*** Supplied text ***

Why Bacteria Counts Do Make a Difference
I had a discussion this week with a calf manager about the significance of high standard plate counts of bacteria in milk being fed to calves.
My best estimate on his TNTC (too numerous to count) as-fed milk samples for standard plate count is between 100,000 and 200,000cfu/ml.
The calf manager's point of view is that as long as he is not having serious problems with scouring calves the high bacteria counts are not worth his attention. And, to be fair, he is using electrolytes on less than twenty percent of the calves - most of those cases being concentrated in the seven to fourteen days of age calves. And, we know that cyrptosporidiosis is endemic in this herd setting.
My point of view was different. I made the point that they are feeding somewhere between one and two billion bacteria a day to all the calves. Even if the immune systems in his calves are successful enough in coping with this exposure level there has to be an expense. Both protein and energy are being diverted from growth due to the unnecessary bacteria load in the milk.
And, if the calves are exposed to other pathogens, for example bacteria that cause pneumonia, the calves are unlikely to be able to mount as robust defense against the respiratory bacteria as they would in the absence of the huge bacteria load in the milk.
Thus, the risk of lower feed efficiency and other infections would, to me, seem to go up as calves are loaded down with bacteria in their gastrointestinal tract.

*** End of Supplied text ***
*** Data to examine ***

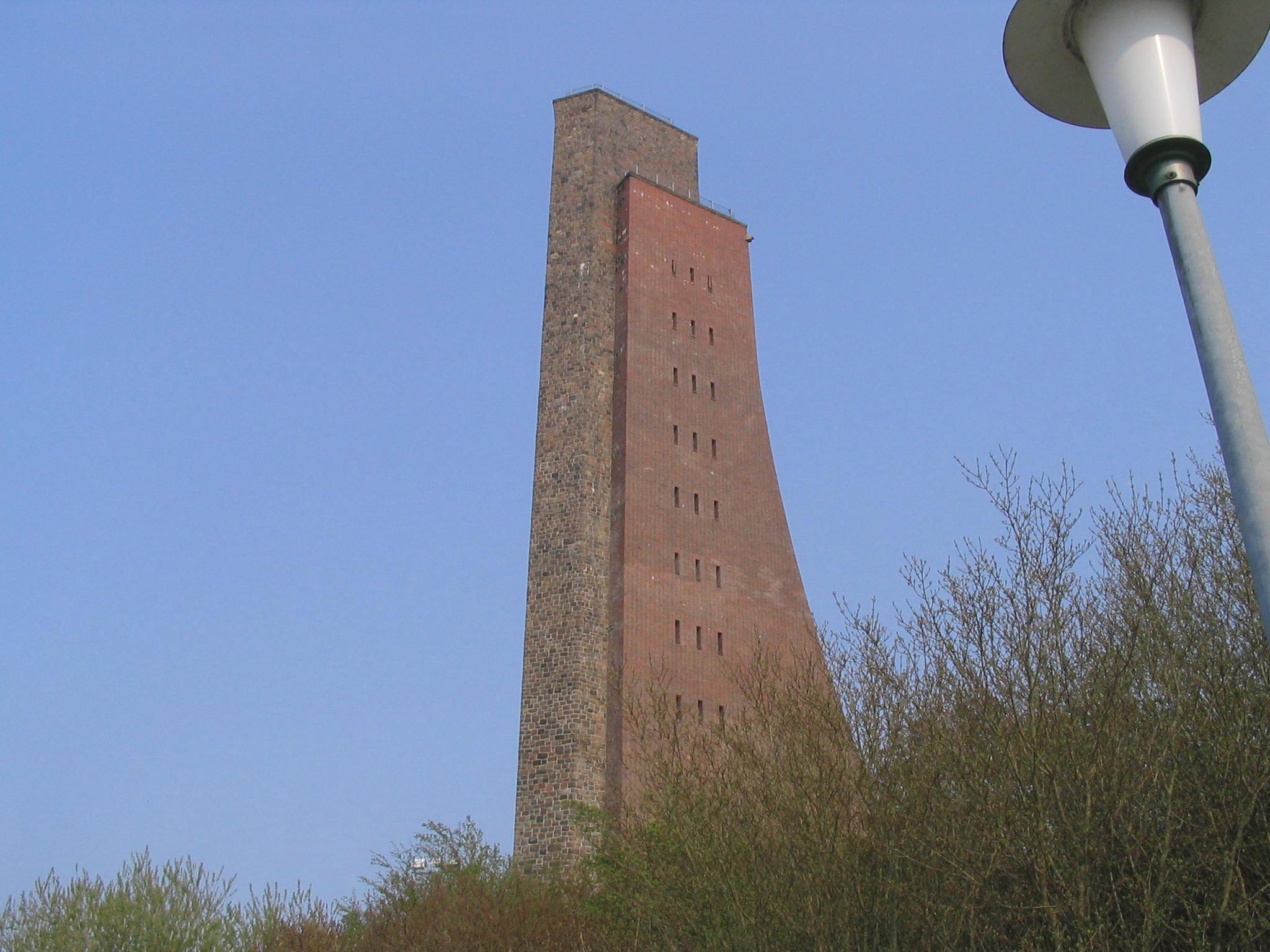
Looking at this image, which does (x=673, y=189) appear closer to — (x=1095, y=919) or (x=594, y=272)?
(x=594, y=272)

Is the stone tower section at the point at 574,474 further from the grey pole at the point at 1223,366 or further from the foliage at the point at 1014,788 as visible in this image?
the grey pole at the point at 1223,366

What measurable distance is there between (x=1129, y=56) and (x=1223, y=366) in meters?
1.01

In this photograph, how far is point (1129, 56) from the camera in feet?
11.8

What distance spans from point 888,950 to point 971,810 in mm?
1334

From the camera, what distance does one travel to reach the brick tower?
2633cm

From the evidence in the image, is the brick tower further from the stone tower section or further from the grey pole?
the grey pole

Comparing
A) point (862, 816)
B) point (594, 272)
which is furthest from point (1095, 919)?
point (594, 272)

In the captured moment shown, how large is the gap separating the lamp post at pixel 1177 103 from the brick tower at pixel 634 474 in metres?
21.6

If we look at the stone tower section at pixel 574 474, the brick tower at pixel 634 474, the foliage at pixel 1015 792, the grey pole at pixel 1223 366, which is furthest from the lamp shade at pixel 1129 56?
the stone tower section at pixel 574 474

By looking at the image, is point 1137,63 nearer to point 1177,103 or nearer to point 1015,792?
point 1177,103

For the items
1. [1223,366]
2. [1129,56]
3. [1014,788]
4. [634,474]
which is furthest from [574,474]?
[1223,366]

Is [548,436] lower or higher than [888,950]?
higher

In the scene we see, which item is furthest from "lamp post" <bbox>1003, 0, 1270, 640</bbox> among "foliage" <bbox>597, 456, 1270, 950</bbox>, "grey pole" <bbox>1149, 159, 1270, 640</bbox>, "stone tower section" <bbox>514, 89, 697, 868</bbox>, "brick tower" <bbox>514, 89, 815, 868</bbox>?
"stone tower section" <bbox>514, 89, 697, 868</bbox>

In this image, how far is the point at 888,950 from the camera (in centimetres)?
995
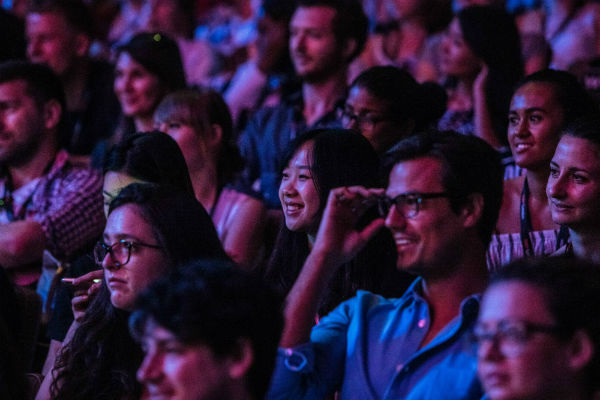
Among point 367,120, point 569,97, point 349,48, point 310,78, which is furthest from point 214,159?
point 569,97

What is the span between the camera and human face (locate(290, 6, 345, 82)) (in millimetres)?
5246

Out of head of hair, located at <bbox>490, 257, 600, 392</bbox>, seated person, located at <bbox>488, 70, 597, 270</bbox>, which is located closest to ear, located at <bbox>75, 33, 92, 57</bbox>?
seated person, located at <bbox>488, 70, 597, 270</bbox>

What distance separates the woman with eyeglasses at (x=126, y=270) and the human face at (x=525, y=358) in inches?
44.0

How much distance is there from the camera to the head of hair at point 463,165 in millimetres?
2781

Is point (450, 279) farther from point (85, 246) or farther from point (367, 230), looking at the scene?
point (85, 246)

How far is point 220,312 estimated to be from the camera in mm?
2207

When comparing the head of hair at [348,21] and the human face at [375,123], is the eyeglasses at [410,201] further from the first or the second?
the head of hair at [348,21]

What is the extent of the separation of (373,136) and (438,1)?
2.34 m

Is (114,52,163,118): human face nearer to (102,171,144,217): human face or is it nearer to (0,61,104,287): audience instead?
(0,61,104,287): audience

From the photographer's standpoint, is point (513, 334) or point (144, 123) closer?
point (513, 334)

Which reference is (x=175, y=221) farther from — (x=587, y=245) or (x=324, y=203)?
(x=587, y=245)

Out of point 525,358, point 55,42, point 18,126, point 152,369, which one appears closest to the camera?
point 525,358

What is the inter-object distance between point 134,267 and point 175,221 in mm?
181

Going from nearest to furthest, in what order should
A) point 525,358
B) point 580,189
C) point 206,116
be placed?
point 525,358 → point 580,189 → point 206,116
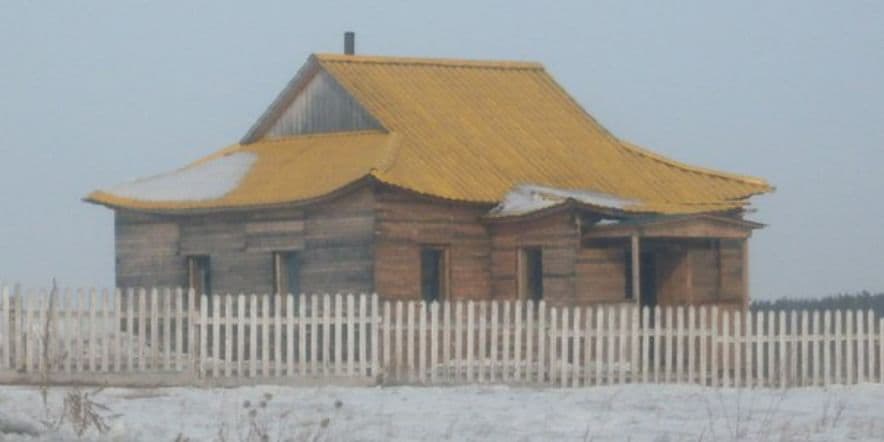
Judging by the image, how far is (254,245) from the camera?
4216 centimetres

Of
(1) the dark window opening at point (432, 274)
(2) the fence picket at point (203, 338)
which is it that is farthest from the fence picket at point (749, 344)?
(1) the dark window opening at point (432, 274)

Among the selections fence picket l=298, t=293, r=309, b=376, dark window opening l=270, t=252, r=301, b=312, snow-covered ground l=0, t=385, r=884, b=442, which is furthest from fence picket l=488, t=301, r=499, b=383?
dark window opening l=270, t=252, r=301, b=312

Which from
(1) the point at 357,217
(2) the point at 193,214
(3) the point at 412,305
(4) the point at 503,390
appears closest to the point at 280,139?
(2) the point at 193,214

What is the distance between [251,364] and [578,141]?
15262mm

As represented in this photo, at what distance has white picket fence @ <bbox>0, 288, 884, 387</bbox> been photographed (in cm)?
3067

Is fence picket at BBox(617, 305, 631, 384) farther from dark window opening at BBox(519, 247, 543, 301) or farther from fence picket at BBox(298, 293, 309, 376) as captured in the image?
dark window opening at BBox(519, 247, 543, 301)

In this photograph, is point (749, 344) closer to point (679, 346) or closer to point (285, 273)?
point (679, 346)

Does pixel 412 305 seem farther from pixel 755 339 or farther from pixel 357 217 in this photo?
pixel 357 217

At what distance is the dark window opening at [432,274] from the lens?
41.2 metres

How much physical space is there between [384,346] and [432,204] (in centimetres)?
857

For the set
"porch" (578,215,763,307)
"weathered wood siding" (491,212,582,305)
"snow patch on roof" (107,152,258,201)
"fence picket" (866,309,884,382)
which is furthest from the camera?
"snow patch on roof" (107,152,258,201)

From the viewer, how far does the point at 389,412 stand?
24.1m

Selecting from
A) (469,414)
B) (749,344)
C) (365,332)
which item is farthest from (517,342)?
(469,414)

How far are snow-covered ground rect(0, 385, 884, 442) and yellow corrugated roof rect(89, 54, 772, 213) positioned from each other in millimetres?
11191
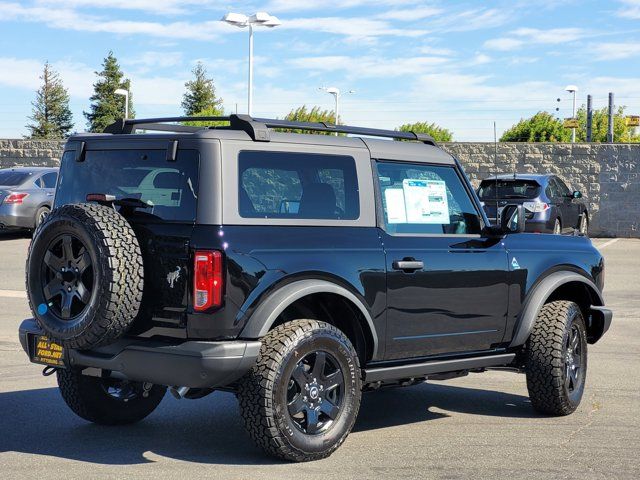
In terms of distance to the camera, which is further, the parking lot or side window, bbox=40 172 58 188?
side window, bbox=40 172 58 188

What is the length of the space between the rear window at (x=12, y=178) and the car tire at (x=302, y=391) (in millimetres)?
17792

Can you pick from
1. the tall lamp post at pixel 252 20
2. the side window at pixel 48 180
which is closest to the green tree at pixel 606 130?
the tall lamp post at pixel 252 20

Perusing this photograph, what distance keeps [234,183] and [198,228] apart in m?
0.34

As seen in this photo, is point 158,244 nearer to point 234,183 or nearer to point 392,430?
point 234,183

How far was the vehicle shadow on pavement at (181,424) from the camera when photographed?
6.16 meters

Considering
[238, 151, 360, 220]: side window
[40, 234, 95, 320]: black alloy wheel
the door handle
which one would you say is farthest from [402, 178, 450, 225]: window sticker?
[40, 234, 95, 320]: black alloy wheel

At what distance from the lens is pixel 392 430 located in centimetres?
694

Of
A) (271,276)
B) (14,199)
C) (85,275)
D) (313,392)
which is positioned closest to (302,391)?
(313,392)

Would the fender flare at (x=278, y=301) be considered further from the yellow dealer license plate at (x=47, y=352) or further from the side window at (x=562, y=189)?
the side window at (x=562, y=189)

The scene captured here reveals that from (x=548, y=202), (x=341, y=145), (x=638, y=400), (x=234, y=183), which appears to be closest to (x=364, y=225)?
(x=341, y=145)

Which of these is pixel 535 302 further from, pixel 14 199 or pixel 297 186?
pixel 14 199

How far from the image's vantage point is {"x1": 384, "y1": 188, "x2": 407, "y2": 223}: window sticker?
21.8ft

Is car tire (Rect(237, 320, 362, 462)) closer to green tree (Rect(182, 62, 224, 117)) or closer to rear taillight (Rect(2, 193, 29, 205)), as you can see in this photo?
rear taillight (Rect(2, 193, 29, 205))

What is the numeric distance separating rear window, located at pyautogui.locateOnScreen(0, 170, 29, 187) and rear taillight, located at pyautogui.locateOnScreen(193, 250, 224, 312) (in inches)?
707
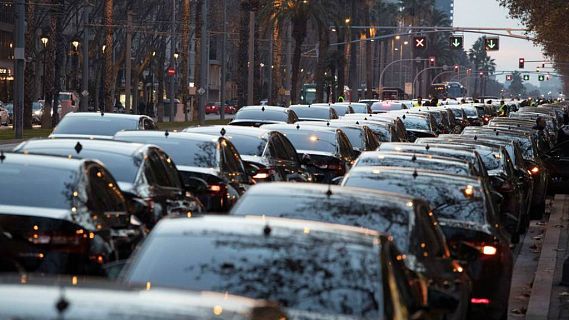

*** End of Data to examine ***

* _Things to do_:
[a] Revise the stretch of the article on bacteria counts in calf milk from "The calf manager's" through "this herd setting.", changing "electrolytes" to "oral fluids".
[b] In the article on bacteria counts in calf milk, what is the author's best estimate of the standard plate count for the manager's as-fed milk samples?

* _Answers by item number_:
[a]
The calf manager's point of view is that as long as he is not having serious problems with scouring calves the high bacteria counts are not worth his attention. And, to be fair, he is using oral fluids on less than twenty percent of the calves - most of those cases being concentrated in the seven to fourteen days of age calves. And, we know that cyrptosporidiosis is endemic in this herd setting.

[b] Between 100,000 and 200,000 cfu/ml.